What Inventions Did the Aztecs Make?

The Aztecs are credited with a number of inventions, but in reality, most of their "inventions" were already well-known in Central America and Mexico. It's more accurate to say the Aztecs popularized inventions such as popcorn and chewing gum by introducing them to the Spanish conquerors. However, there are a few inventions that people of Aztec descent can claim as their own.

Aztec inventions came from a range of societies like the Maya, Inca, Tenochtitlan, Nahuatl, and the Zapotec, which are all considered Mesoamerican groups from Mesoamerica areas like the Valley of Mexico, Mexico City, and the city of Tenochtitlan, that were later picked up by Mexicans and Spaniards. World history allows us to see how many of the tools and gadgets we use today came to be in the new world. The Aztecs are labeled as the makers of the modern number system, rubber balls, headdresses, floating gardens, calendars after the Aztec calendar, chinampas or aqueducts, and ballgames. Aztec technology, Aztec society and Aztec people as a whole allowed us to now be able to utilize our natural resources to our best ability.

Mandatory Education

The Aztec empire was one of the few in the world to implement mandatory education. Many of the other contemporary civilizations had education for the upper classes, but Aztec education was for everyone, regardless of gender, rank or station. Schools were segregated, however.

There were three different schools--one school was for girls and two schools were for boys. Girls learned about religion, along with domestic skills such as how to cook, sew, weave and care for children. Upper class boys went to a school for nobles and the wealthy. These boys learned law, medicine, writing, engineering and building. There was also instruction in less tangible skills, such as interpretation of dreams and omens. Other classes concerned Aztec history and religion. Historians believe this was a tough school and that the boys were humiliated to make them resilient.

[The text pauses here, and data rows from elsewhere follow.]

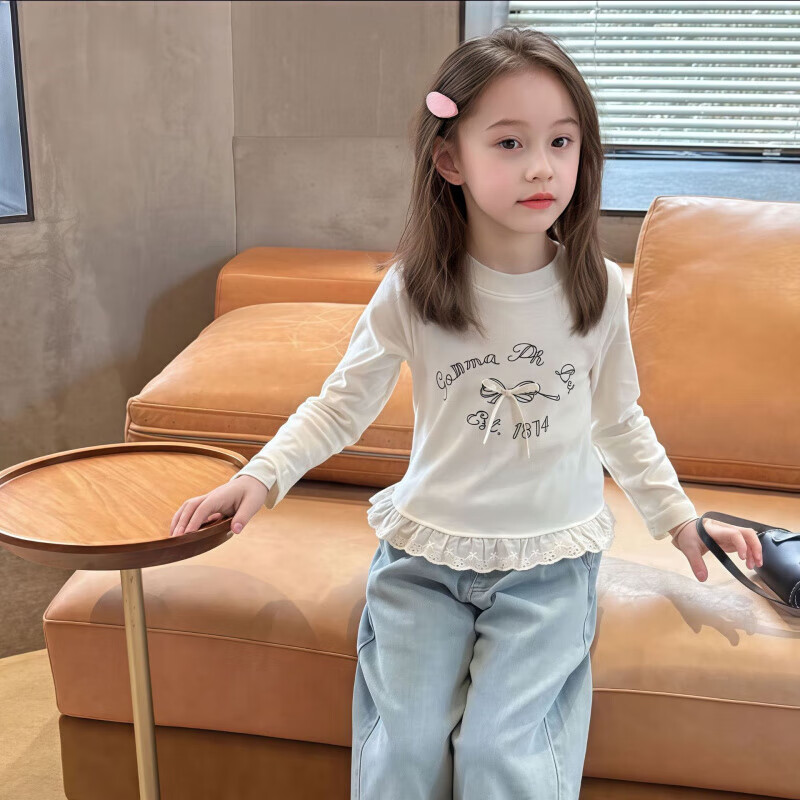 С�����ɶ�ͯ�＾����T��Ůͯ�����ᴿɫ����� �����ɰ���˿������������ ��ɫ 150 cm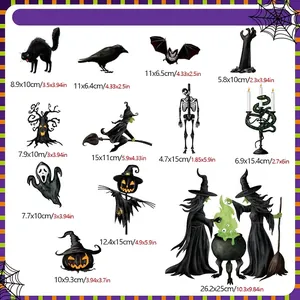 Detailed size guide for Halloween magnetic stickers featuring gnome and skull dimensions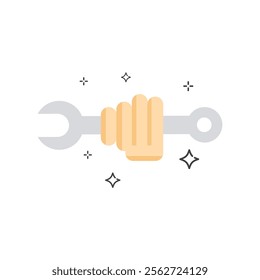 Hand holding a wrench for repair work. Suitable for construction and  maintenance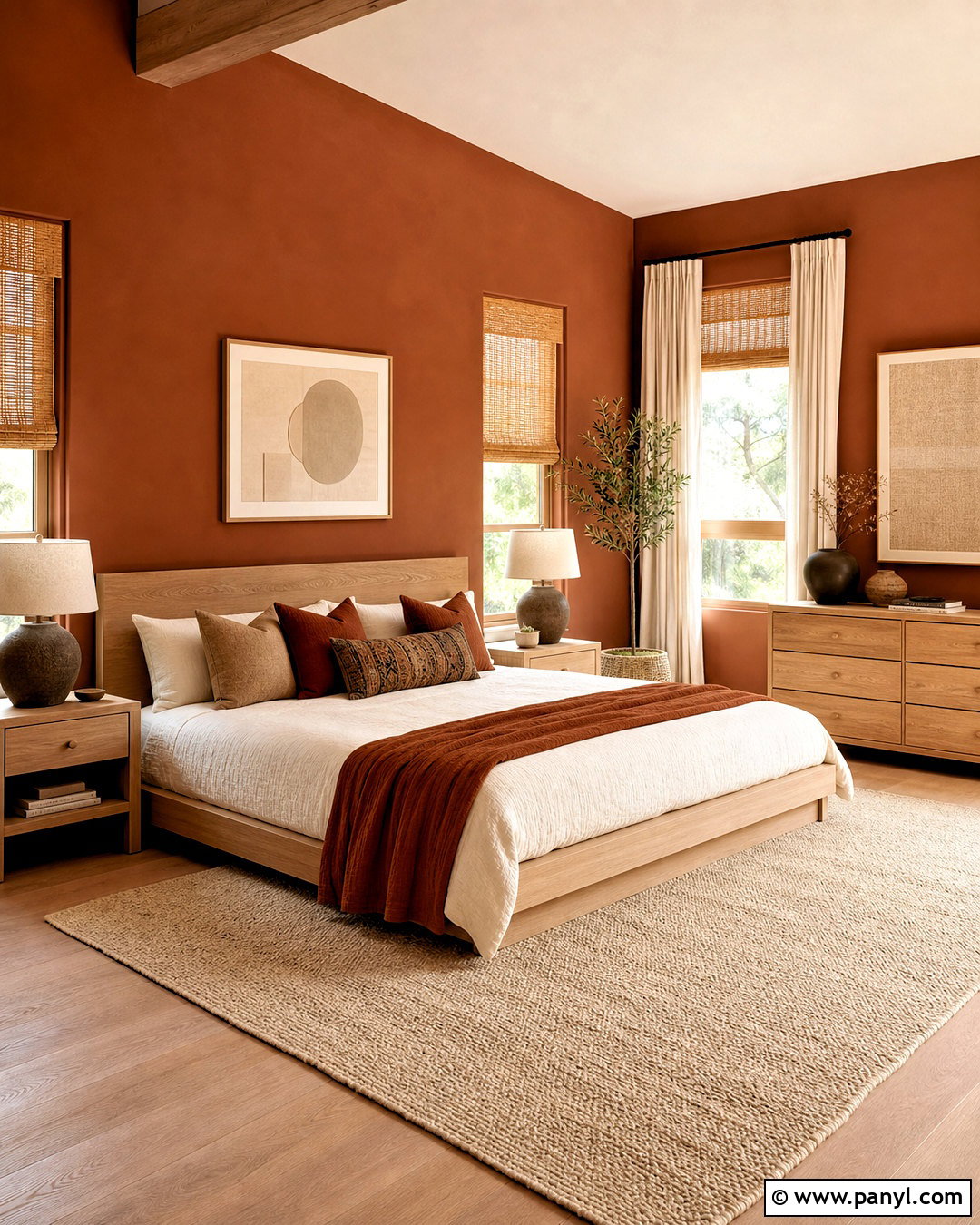 Terracotta Bedroom With Natural Wood - 20 terracotta bedroom ideas
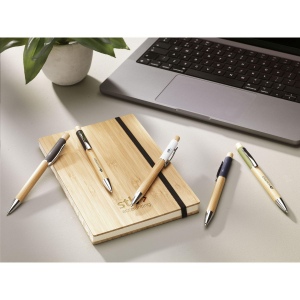 Stylo à bille à encre bleue avec corps et bouton poussoir en bambou certifié FSC 100% 12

By comparison, the school for commoners was more relaxed. Its purpose was to raise warriors and farmers. Boys were still required to sleep under thin blankets and eat hard bread, but that was the limit of their hardship. They shared common instruction with their noble colleagues in history, religion, etiquette and important rituals. All of the schools include song and dance in their curriculum. This art was an important part of the Aztec religious festivals.

Chocolate

The Aztecs and Mayans take credit for introducing chocolate to the world. In Mayan culture, chocolate was so important it was used as currency. The Aztecs use the cacao bean to make xocoatl (bitter water), similar to a brew prepared by the Mayans. This hot chocolate beverage was popular with the upper class and was concocted out of cacao beans, corn flour, water and chilies. Xocoatl would serve as the foundation for a number of other hot chocolate drinks. The Spanish would introduce sugar as a further improvement to this spicy drink.

Medicine

An herbal remedy used today to ease insomnia, epilepsy and high blood pressure dates back to the Aztec empire. The passion flower was used by the Aztecs as a medication to calms spasms and relax muscles. Some believe this was used during surgery.

The Calendar

Time was measured by the Aztecs through a calendar wheel. The Aztecs actually used several calendars, but one of them used the current system of 365 days in a year. This calendar was known as the xiuhpohualli and it was broken up into several 18-day months, with 5 leftover days at the end of the year.

Gum

The Spanish word for chewing gum, "chicle," traces its origins to the Mayan and Aztec cultures. The Mayans discovered a process to convert the thick milky liquid from the sapodilla tree into a hard chewing gum. That liquid was called chicle. When the conquerors arrived, Aztec prostitutes were chewing the gum on street corners. Chicle quickly fell out of favor when the Spanish destroyed the trade routes, but it would later be revived some 350 years later.